- You want to learn about Excel.
- You want to buy computer parts to build a PC.
- You research the prices at Best Buy and Circuit City.
- You research the prices at more stores.
You have optimized the computer part prices and determined that the lowest total cost is $640.63. Before you pat yourself on the back for your hard work, you must realize that although cost is important, it means little unless you determine where to shop.

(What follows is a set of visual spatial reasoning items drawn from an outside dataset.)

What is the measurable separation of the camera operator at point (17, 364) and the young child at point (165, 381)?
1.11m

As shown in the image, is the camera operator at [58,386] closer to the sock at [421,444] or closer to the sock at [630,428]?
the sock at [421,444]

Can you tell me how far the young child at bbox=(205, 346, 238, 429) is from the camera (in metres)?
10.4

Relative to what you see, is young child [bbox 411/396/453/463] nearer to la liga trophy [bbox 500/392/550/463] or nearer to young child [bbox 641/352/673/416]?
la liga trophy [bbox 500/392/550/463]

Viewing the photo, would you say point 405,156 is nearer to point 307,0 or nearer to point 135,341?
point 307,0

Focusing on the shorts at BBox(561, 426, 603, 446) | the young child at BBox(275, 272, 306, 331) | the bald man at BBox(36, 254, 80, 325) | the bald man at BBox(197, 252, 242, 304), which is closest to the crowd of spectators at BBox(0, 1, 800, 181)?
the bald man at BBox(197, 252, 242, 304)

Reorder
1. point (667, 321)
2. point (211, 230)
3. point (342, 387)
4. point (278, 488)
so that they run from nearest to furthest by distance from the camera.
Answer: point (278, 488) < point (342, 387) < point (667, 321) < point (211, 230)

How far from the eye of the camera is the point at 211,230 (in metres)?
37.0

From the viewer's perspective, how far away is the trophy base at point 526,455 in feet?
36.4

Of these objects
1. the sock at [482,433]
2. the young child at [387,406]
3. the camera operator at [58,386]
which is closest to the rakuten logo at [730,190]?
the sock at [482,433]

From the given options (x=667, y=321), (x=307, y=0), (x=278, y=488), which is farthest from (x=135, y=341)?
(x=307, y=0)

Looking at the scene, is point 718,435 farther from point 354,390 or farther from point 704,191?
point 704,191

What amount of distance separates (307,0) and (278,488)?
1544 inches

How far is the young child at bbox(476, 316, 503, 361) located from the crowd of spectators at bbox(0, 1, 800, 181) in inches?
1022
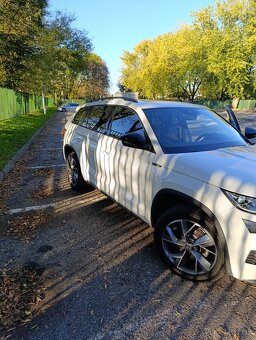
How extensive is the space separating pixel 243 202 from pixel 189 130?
61.4 inches

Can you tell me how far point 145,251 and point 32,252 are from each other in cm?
139

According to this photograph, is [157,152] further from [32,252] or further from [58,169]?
[58,169]

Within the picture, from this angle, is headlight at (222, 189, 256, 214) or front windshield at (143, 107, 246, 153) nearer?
headlight at (222, 189, 256, 214)

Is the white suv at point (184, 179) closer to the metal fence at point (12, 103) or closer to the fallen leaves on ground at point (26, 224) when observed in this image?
the fallen leaves on ground at point (26, 224)

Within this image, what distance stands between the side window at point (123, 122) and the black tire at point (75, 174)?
152cm

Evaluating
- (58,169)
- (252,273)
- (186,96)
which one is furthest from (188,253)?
(186,96)

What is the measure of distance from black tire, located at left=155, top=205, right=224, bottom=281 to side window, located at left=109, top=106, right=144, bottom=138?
1199 mm

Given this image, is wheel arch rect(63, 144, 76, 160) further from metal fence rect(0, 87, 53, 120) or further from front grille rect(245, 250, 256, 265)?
metal fence rect(0, 87, 53, 120)

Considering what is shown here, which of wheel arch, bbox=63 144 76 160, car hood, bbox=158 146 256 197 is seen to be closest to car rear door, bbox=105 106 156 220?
car hood, bbox=158 146 256 197

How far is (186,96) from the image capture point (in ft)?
194

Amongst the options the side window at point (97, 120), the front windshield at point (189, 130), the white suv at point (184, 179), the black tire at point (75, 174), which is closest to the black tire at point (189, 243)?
the white suv at point (184, 179)

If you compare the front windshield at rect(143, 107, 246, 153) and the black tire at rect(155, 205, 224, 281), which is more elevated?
the front windshield at rect(143, 107, 246, 153)

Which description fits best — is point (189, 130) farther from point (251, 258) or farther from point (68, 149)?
point (68, 149)

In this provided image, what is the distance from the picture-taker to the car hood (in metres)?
2.53
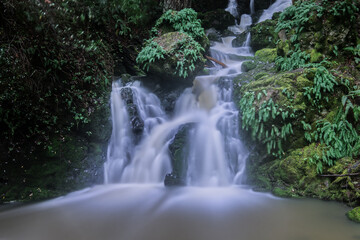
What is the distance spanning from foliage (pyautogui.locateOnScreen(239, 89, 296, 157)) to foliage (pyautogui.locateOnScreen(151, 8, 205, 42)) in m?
5.24

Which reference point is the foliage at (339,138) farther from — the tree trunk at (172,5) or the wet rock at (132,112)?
the tree trunk at (172,5)

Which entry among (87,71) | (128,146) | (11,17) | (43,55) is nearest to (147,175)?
(128,146)

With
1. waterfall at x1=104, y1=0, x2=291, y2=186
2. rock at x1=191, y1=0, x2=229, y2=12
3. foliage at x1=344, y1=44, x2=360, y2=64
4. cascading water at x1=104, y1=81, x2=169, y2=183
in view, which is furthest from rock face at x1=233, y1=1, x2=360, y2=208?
rock at x1=191, y1=0, x2=229, y2=12

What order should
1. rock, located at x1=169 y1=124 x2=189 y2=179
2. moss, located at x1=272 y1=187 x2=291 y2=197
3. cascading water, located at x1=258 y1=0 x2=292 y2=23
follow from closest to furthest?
moss, located at x1=272 y1=187 x2=291 y2=197 → rock, located at x1=169 y1=124 x2=189 y2=179 → cascading water, located at x1=258 y1=0 x2=292 y2=23

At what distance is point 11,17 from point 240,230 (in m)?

The following Exhibit cleanly indicates the best price option and its respective store.
One option to create the exhibit is to use a manual “select cell, highlight, change font” (rinse, repeat, recycle many many times). This manual process may be fine for small projects, but the task can quickly become tedious if information changes or expands quickly. Let’s create the exhibit using Excel’s highly powerful and usable Conditional Formatting (Excel 2003: Format > Conditional Formatting).
- If an additional “cheaper” column is available, this task is easy. Choose the appropriate cells and set the “Cell Value Is” to refer to the Cheaper column. (In the example below, column I refers to the before mentioned “cheaper” column.) I have chosen the “equal to” option, but there are many other options that are easy to understand.
- Now, lets make the assumption that you have no interest in creating an additional “cheaper” column. No problem. Instead of the default “Cell Value Is“, change the condition type to “Formula Is“. This allows you to write an Excel formula which must solve to True or False (or equivalent). In the example below, columns C through G refer to prices specified in Best Buy through Walmart.
Conditional Formatting is a very useful tool. When working for a financial firm, I used Conditional Formatting to error check, show real time changes in Equity Prices (Bberg BDP function), and highlight cells for concern. What is really nice about Conditional Formatting is that you can utilize all the popular Excel formulas. In many ways, you can create instant feedback for your spreadsheets because you can set up cells to format automatically based on your input/formulas. Unfortunately, there are restrictions. Excel 2003 only allows 3 conditions, the size of the file will increase, and large spreadsheets can become noticeably slower. Microsoft expanded this tool in Excel 2007 and offers >3 Conditional Formatting formulas and more intuitive default conditions. I have yet to explore all the Excel 2007 additions, but perhaps this could serve as a post in the future!? Thanks to Peter for his original post.
Note* If you need to build a computer, do your own research. These prices most likely do not reflect actual store prices!